On comprend aisément qu'apprécier une œuvre d'art à sa juste valeur, c'est savoir détecter les chefs d'œuvres , savoir faire le tri entre les mauvaises œuvres d'art et les autres, c'est ne pas accepter les œuvres comme telles sans distinction.

Le goût serait-il précisément cela ? 1) On a du goût quand on apprécie une œuvre d'art à sa juste valeur. Le goût, en effet, désigne, d'une part, un « don » personnel, d'autre part un phénomène collectif, l'orientation d'une société ou d'un milieu vers certaines formes d'art nettement déterminées ; c'est la faculté d'éliminer, de choisir, de créer des associations heureuses, qui naît d'une certaine intuition de la qualité, de la « saveur » des choses, parallèle en somme à celle qui s'exerce sur le plan sensoriel et gastronomique.

Au sens de phénomène collectif, le goût n'a pas ce caractère subjectif : il est parfois une adhésion aux préférences et aux choix de personnalités marquantes d'un milieu, plus souvent le contrecoup d'événements historiques, d'une découverte ou d'une création dans le domaine de la culture ou même de la technique.

Le goût d'une époque est fréquemment une réaction contre celui de l'époque précédente.

Les différentes étapes de l'histoire du goût ne sont pas les phases successives d'une évolution continue, mais recèlent en elles-mêmes leur point de départ et leur terme.

Celui-ci est marqué d'abord par la création d'un style, plus ou moins éphémère et, parallèlement, par l'apparition de modes, de « manies », d'engouements, qui s'épuisent par leur excès même.

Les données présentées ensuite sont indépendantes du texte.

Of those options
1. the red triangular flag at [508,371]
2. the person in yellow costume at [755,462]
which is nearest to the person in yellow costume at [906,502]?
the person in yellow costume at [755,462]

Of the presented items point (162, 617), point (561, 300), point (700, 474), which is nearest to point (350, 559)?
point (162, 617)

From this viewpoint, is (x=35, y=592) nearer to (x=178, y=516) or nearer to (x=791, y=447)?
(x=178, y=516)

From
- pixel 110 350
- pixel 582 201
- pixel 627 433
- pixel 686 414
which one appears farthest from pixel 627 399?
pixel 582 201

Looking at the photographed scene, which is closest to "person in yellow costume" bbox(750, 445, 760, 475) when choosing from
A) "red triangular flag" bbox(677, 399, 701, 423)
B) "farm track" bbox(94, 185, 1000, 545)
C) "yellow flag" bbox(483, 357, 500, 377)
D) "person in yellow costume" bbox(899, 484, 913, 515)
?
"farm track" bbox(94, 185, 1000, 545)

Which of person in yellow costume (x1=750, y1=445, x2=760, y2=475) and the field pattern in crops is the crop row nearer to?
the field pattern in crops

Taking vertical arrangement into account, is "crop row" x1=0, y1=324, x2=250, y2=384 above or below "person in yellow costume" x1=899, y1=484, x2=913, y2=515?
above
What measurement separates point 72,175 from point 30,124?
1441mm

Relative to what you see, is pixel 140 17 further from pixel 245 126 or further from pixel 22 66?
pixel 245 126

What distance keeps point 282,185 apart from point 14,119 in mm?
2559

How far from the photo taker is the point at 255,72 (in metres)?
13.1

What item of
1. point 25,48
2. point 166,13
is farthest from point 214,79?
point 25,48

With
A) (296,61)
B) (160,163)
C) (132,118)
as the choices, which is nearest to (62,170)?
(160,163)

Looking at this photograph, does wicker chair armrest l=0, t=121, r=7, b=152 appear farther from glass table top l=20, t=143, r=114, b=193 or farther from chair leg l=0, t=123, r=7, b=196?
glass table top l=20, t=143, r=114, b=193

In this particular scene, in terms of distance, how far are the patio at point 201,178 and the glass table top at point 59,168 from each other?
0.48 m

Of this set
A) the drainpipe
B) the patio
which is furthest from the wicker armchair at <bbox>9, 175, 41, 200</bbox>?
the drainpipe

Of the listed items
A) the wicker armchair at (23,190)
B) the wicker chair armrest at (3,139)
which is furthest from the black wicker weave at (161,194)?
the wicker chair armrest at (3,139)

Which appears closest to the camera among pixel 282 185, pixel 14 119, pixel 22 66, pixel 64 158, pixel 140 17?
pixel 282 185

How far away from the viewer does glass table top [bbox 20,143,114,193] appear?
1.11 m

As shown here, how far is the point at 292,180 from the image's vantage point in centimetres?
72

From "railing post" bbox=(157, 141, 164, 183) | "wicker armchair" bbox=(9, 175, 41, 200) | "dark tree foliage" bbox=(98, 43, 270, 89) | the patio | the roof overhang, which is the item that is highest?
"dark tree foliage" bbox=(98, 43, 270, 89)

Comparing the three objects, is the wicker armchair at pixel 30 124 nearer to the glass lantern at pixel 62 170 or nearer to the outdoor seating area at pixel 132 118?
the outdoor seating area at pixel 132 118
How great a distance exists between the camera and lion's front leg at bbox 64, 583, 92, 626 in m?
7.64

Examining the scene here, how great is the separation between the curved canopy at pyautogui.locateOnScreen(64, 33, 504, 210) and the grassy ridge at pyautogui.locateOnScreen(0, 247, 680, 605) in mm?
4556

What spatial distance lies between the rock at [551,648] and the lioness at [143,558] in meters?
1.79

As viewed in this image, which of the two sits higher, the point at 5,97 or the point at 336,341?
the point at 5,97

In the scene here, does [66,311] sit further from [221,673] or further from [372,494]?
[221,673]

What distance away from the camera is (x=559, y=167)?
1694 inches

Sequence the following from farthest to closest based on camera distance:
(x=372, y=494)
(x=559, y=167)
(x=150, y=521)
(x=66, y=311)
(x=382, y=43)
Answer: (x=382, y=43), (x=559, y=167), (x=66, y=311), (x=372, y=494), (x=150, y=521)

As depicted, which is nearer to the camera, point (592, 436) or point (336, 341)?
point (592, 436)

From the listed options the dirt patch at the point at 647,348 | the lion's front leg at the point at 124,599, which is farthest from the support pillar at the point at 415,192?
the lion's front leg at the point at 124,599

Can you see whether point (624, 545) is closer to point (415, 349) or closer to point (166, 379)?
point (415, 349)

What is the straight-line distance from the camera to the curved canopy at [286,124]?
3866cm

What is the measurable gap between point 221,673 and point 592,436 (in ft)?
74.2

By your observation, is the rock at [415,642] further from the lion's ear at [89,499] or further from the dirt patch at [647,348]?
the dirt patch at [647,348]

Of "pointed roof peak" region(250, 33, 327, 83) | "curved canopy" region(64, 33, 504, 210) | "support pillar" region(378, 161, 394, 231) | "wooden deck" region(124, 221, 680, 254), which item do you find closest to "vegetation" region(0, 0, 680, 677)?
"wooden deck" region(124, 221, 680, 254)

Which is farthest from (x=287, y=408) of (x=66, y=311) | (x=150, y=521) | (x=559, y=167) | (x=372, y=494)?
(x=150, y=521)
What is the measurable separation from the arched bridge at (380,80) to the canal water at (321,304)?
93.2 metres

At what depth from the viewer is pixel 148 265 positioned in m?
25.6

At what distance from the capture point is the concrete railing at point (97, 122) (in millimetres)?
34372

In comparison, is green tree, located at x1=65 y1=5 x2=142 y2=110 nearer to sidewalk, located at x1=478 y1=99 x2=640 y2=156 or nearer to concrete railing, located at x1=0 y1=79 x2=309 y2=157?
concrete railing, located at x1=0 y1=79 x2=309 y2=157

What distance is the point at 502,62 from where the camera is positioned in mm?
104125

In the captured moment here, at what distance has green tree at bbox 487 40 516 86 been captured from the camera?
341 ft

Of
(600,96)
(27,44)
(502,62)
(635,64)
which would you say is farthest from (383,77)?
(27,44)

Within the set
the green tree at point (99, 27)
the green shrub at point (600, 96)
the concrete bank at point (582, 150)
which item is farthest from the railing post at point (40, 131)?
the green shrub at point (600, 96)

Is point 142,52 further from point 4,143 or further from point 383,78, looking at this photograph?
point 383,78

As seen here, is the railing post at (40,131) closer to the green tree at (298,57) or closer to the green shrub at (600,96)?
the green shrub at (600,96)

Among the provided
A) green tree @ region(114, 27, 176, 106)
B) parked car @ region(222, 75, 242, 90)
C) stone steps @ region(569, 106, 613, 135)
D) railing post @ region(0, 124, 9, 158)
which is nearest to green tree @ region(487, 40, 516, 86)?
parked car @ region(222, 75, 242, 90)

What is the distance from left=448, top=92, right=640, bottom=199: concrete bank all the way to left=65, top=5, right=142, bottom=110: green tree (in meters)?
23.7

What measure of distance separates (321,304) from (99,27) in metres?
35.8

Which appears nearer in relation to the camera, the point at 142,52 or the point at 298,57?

On comprend que dans la définition même du goût, il n' y a pas uniquement des prérogatives subjectives, mais le goût est façonné par l'entourage proche ou par la société.

Enfin, si le milieu et les conditions de vie d'un individu contribuent à former le goût, ils peuvent aussi le déformer, voire le dépraver, entraînant des aveuglements qui annihilent cette faculté sélective, essentielle au libre exercice du goût.

« Le goût dépravé dans les arts, écrit Voltaire, c'est se plaire à des sujets qui révoltent les esprits bien faits, préférer le burlesque au noble, le précieux et l'affecté au beau simple et naturel.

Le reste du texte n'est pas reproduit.